In a presidential flip-flop, Casa Presidencial announced Tuesday that Costa Rica will begin accepting refugee applications from Syrians fleeing a brutal and horrific war back home.
The statement, which followed a meeting with protesters advocating on behalf of refugees, was a reversal from President Luis Guillermo Solís’ earlier remarks that Syrian refugees would not find acceptance in Costa Rica.
Vice Minister of the Interior Carmen Muñoz met with members of Costa Rica’s Muslim community, including Syrians, after a small demonstration took place outside Casa Presidencial on Tuesday urging the government to accept Syrians fleeing the civil war.
Demonstrators held signs reading, “We have family in Syria, what would you do for your family?” and the now iconic image of Aylan Kurdi, the 3-year-old Syrian boy photographed facedown on a Turkish beach after drowning in an attempt to reach Europe with his family. According to figures from the U.N. High Commission for Refugees, the war has turned more than 3.8 million Syrians into refugees, and an additional 7.6 million people are internally displaced as a result of the four-year conflict.
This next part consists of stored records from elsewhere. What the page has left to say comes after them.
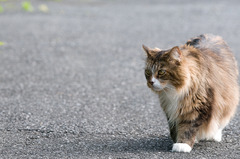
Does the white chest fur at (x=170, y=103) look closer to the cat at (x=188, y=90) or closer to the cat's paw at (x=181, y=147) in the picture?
the cat at (x=188, y=90)

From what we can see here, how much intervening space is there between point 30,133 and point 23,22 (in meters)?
7.42

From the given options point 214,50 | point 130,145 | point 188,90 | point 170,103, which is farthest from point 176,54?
point 130,145

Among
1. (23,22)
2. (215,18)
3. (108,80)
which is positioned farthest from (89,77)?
(215,18)

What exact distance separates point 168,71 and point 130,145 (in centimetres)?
91

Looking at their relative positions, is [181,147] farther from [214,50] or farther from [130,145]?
[214,50]

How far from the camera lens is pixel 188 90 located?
3871mm

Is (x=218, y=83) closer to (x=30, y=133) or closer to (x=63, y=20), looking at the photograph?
(x=30, y=133)

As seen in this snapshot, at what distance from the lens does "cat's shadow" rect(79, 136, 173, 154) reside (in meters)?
3.98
“Costa Rica is recognized internationally for its democratic tradition and respect for human rights. It has been a destination country for people who seek protection from conflict areas in their place of birth. In this spirt, and amid the situation in Syria, we will process the applications these citizens present,” Solís said, according to a statement from Casa Presidencial.
The president’s words are a reversal on comments he made on Sept. 11, when he told reporters that Costa Ricans and Syrians do not share a common culture or religion, and he doubted the refugees would successfully integrate into Costa Rican society.
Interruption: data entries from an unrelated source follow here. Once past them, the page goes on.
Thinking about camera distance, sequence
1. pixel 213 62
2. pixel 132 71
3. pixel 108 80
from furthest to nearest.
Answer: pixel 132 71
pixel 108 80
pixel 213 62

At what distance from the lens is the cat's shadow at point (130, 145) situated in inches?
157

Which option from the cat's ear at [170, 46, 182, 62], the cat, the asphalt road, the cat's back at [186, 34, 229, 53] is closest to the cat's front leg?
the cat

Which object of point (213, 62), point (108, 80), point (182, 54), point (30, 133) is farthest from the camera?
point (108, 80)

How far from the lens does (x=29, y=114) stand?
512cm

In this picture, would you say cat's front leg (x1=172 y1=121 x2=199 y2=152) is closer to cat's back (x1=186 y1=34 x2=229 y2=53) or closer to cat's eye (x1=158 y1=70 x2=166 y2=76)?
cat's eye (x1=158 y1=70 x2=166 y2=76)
“I don’t want a humanitarian gesture to end up with us building ghettos in Costa Rica,” Solís said, according to the news website AmeliaRueda.com.
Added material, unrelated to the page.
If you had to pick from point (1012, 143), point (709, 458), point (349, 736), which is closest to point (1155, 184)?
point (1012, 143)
According to immigration figures, 38 people of Syrian origin currently have legal resident status in Costa Rica because of connection with Costa Ricans. Four refugee applications are pending, and six visas are being processed based on family reunification. The number of Muslims in Costa Rica may be small, but San José does have a mosque and Islamic culture center.
Costa Rica has a strong history of accepting conflict refugees, mostly from Latin America. In addition to Ecuador, Costa Rica is the largest receiver of refugees in Latin America. The vast majority of the refugees in Costa Rica – 76 percent – are from Colombia. After Colombians are Cubans (8 percent) and Venezuelans (3 percent).
Costa Rica has seen a spike in refugee applications during the last year, especially from people fleeing violence in Central America’s Northern Triangle. So far in 2015 the government has approved 115 refugee requests.